A song about a new mother that was streamed online in a kids' program in early February has suffered a backlash for portraying motherhood as self-victimizing, but has also sparked alternative lyrics defending the diversity of parenthood
The song, "Atashi Okasan Dakara" (Because I am a mother), is sung by Daisuke Yokoyama, who served as "Uta no Onisan" (singing big brother) for a popular children's program on NHK. Its lyrics were penned by children's picture book author "Nobumi." The song compares a woman's lifestyle shift from one focusing on herself when she did not have a child to sacrificing everything for her child, repeating the line "because I am a mother" 14 times.
The song was released on a streaming service on Feb. 2, but quickly spread all over the web, attracting criticism such as "The implied message that mothers must give up everything is just too cruel" and "Don't lump all mothers together!"
After the song was flamed online, Nobumi took to Twitter and other mediums to try to explain himself several times before ending up apologizing. Yokoyama also posted an apology saying "I hurt all of you" on his official blog.
Along with the flaming, however, alternate versions of the song and hashtags to go along with them have also spread over social media, aiming to show another real side of childrearing.

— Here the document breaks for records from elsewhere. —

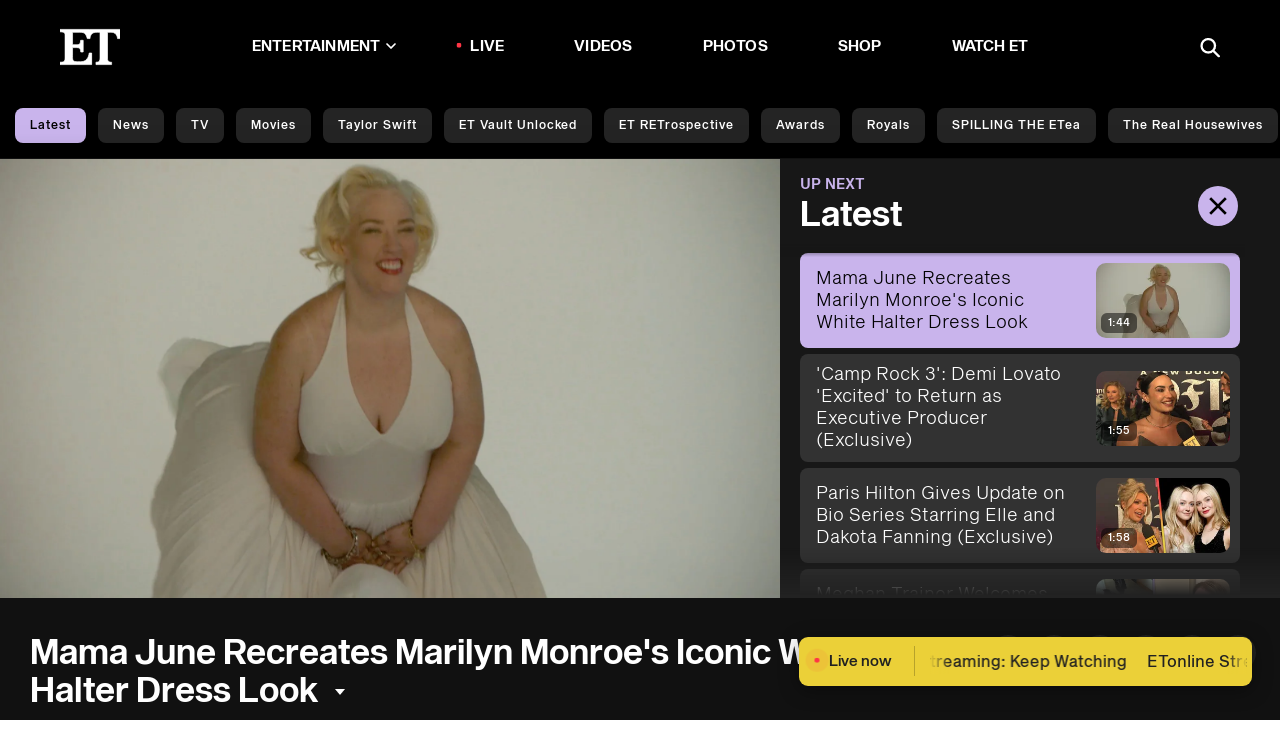

--- FILE ---
content_type: application/javascript; charset=UTF-8
request_url: https://www.etonline.com/_next/static/chunks/7469.a65441ba8e2ae64e.js
body_size: 2119
content:
(self.webpackChunk_N_E=self.webpackChunk_N_E||[]).push([[7328,7469],{38652:(e,n,t)=>{"use strict";Object.defineProperty(n,"__esModule",{value:!0}),!function(e,n){for(var t in n)Object.defineProperty(e,t,{enumerable:!0,get:n[t]})}(n,{default:function(){return m},defaultHead:function(){return p}});var a=t(64252),r=t(88365),o=t(37876),c=r._(t(14232)),i=a._(t(60481)),s=t(82824),d=t(36498),u=t(54176);function p(e){void 0===e&&(e=!1);var n=[(0,o.jsx)("meta",{charSet:"utf-8"},"charset")];return e||n.push((0,o.jsx)("meta",{name:"viewport",content:"width=device-width"},"viewport")),n}function l(e,n){return"string"==typeof n||"number"==typeof n?e:n.type===c.default.Fragment?e.concat(c.default.Children.toArray(n.props.children).reduce(function(e,n){return"string"==typeof n||"number"==typeof n?e:e.concat(n)},[])):e.concat(n)}t(73298);var f=["name","httpEquiv","charSet","itemProp"];function g(e,n){var t,a,r,o,i=n.inAmpMode;return e.reduce(l,[]).reverse().concat(p(i).reverse()).filter((t=new Set,a=new Set,r=new Set,o={},function(e){var n=!0,c=!1;if(e.key&&"number"!=typeof e.key&&e.key.indexOf("$")>0){c=!0;var i=e.key.slice(e.key.indexOf("$")+1);t.has(i)?n=!1:t.add(i)}switch(e.type){case"title":case"base":a.has(e.type)?n=!1:a.add(e.type);break;case"meta":for(var s=0,d=f.length;s<d;s++){var u=f[s];if(e.props.hasOwnProperty(u))if("charSet"===u)r.has(u)?n=!1:r.add(u);else{var p=e.props[u],l=o[u]||new Set;("name"!==u||!c)&&l.has(p)?n=!1:(l.add(p),o[u]=l)}}}return n})).reverse().map(function(e,n){var t=e.key||n;return c.default.cloneElement(e,{key:t})})}var m=function(e){var n=e.children,t=(0,c.useContext)(s.AmpStateContext),a=(0,c.useContext)(d.HeadManagerContext);return(0,o.jsx)(i.default,{reduceComponentsToState:g,headManager:a,inAmpMode:(0,u.isInAmpMode)(t),children:n})};("function"==typeof n.default||"object"==typeof n.default&&null!==n.default)&&void 0===n.default.__esModule&&(Object.defineProperty(n.default,"__esModule",{value:!0}),Object.assign(n.default,n),e.exports=n.default)},45105:(e,n,t)=>{e.exports=t(26731)},57469:(e,n,t)=>{"use strict";t.r(n),t.d(n,{default:()=>d});var a=t(77328),r=t.n(a),o=t(45105),c=t.n(o),i=t(14232),s=t(37876);function d(){var e=(0,i.useState)(!1),n=e[0],t=e[1];return(0,i.useEffect)(function(){var e;null==(e=window.cbsoptanon)||null==(e=e.cmd)||e.push(function(e){e.ot.targetingAllowed(function(e){t(e)})})},[]),(0,s.jsxs)(s.Fragment,{children:[(0,s.jsxs)(r(),{children:[(0,s.jsx)("link",{rel:"dns-prefetch",href:"//global.ketchcdn.com"}),(0,s.jsx)("link",{rel:"dns-prefetch",href:"//cdn.privacy.paramount.com"}),(0,s.jsx)("script",{type:"text/javascript",dangerouslySetInnerHTML:{__html:'\n          !function() {\n            window.semaphore = window.semaphore || [];\n            window.ketch = function() {\n              window.semaphore.push(arguments)\n            };\n            var e = document.createElement("script");\n            e.type = "text/javascript";\n            e.src = "https://global.ketchcdn.com/web/v3/config/cbs_media_ventures/etonline/boot.js";\n            e.async = 1;\n            document.getElementsByTagName("head")[0].appendChild(e);\n          }();\n          '}}),(0,s.jsx)("script",{type:"text/javascript",dangerouslySetInnerHTML:{__html:"\n          (function(a){\n            var w=window,b='cbsoptanon',q='cmd',r='config';\n            w[b] = w[b] ? w[b] : {};\n            w[b][q] = w[b][q] ? w[b][q] : [];\n            w[b][r] = w[b][r] ? w[b][r] : [];\n            \n            a.forEach(function(z){\n              w[b][z] = w[b][z] || function(){\n                var c=arguments;\n                w[b][q].push(function(){\n                  w[b][z].apply(w[b],c);\n                })\n              }\n            });\n          })([\"onScriptsReady\",\"onAdsReady\"]);\n          "}}),(0,s.jsx)("script",{async:!0,id:"optanon-request",type:"text/javascript",src:"//cdn.privacy.paramount.com/dist/optanon-v2.0.0.js"})]}),(0,s.jsx)(c(),{id:"optimizely-et",type:"text/plain",src:"https://cdn.optimizely.com/js/18250097205.js",className:"optanon-category-3"},"optimizely"),(0,s.jsx)(c(),{id:"tracking",src:"https://tags.tiqcdn.com/utag/cbsi/etonlinesite/prod/utag.js"}),n&&(0,s.jsx)(c(),{id:"script_minutely",src:"//apv-launcher.minute.ly/api/launcher/MIN-902630.js"}),(0,s.jsx)(c(),{id:"gtm",src:"https://www.googletagmanager.com/gtag/js?id=AW-604815933"},"gtm"),(0,s.jsx)(c(),{id:"optanon-onads",strategy:"afterInteractive",dangerouslySetInnerHTML:{__html:"var googletag = googletag || {};googletag.cmd = googletag.cmd || [];cbsoptanon.onAdsReady(function(cmp, options) {console.log('Ads loaded, npa flag: ', options['npaFlag']);});\n          "}}),(0,s.jsx)(c(),{id:"gtag",strategy:"afterInteractive",dangerouslySetInnerHTML:{__html:"\n            window.dataLayer = window.dataLayer || [];\n            function gtag(){dataLayer.push(arguments);}\n            gtag('js', new Date());\n            gtag('config', 'AW-604815933');\n          "}}),(0,s.jsx)(c(),{id:"admiral",strategy:"afterInteractive",type:"text/plain",className:"optanon-category-4",dangerouslySetInnerHTML:{__html:'!(function(o,_name){function n(){(n.q=n.q||[]).push(arguments)}n.v=1,o[_name]=o[_name]||n;!(function(o,t,n,c){function e(n){(function(){try{return(localStorage.getItem("v4ac1eiZr0")||"").split(",")[4]>0}catch(o){}return!1})()&&(n=o[t].pubads())&&n.setTargeting("ae","t")}(c=o[t]=o[t]||{}).cmd=c.cmd||[],typeof c.pubads===n?e():typeof c.cmd.unshift===n?c.cmd.unshift(e):c.cmd.push(e)})(window,"googletag","function");})(window,String.fromCharCode(97,100,109,105,114,97,108));!(function(t,c,i){i=t.createElement(c),t=t.getElementsByTagName(c)[0],i.async=1,i.src="https://gustygrandmother.com/v2peiyWYo54tz3nJO3exJOOsWfp2bi-FGKPxnkqk3htYIhRz5tZoQpZM8",t.parentNode.insertBefore(i,t)})(document,"script");'}})]})}},60481:(e,n,t)=>{"use strict";Object.defineProperty(n,"__esModule",{value:!0}),Object.defineProperty(n,"default",{enumerable:!0,get:function(){return c}});var a=t(14232),r=a.useLayoutEffect,o=a.useEffect;function c(e){var n=e.headManager,t=e.reduceComponentsToState;function c(){if(n&&n.mountedInstances){var r=a.Children.toArray(Array.from(n.mountedInstances).filter(Boolean));n.updateHead(t(r,e))}}return r(function(){var t;return null==n||null==(t=n.mountedInstances)||t.add(e.children),function(){var t;null==n||null==(t=n.mountedInstances)||t.delete(e.children)}}),r(function(){return n&&(n._pendingUpdate=c),function(){n&&(n._pendingUpdate=c)}}),o(function(){return n&&n._pendingUpdate&&(n._pendingUpdate(),n._pendingUpdate=null),function(){n&&n._pendingUpdate&&(n._pendingUpdate(),n._pendingUpdate=null)}}),null}},77328:(e,n,t)=>{e.exports=t(38652)}}]);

One such hashtag is "Okasan Dakedo" (I am a mother, but ...). While the original tells of the woman giving up her work, hobbies and fashion to learn to cook and wake up at 5 a.m. to tend to her child's needs, the alternate lyrics say, "I am a mother, but my ears are pierced, my hair is dyed and I sleep in, too. I go to concerts and buy the things that I want. I'm serious when I fight over snacks (with my child) and I cut corners by buying prepared food at the grocery store."
Along with defending mothers everywhere, another variation "Ore Otosan Dakara" (Because I am a father) also rose to popularity. "Because I'm a father, since my child has a fever, I took a day off work today," the lyrics say. "I am a father, but my fried chicken is mine to eat and I buy toys for my child as well as for me."
"There are many examples of songs that have come under fire for attempting to cheer mothers on by painting truthful pictures of raising children," journalist Renge Jibu said of the online phenomenon. She points out that presenting only a single model as positive was the issue that the online community had with these songs, and that lyricists are now expected to raise questions over such a one-sided picture of motherhood.
"Instead of immediately retracting the song after it came under fire, the composer did the right thing trying to explain his intentions several times," Jibu said. "Because of the spread of the alternate versions of the song, people in a variety of circumstances could participate and deepen the discussion."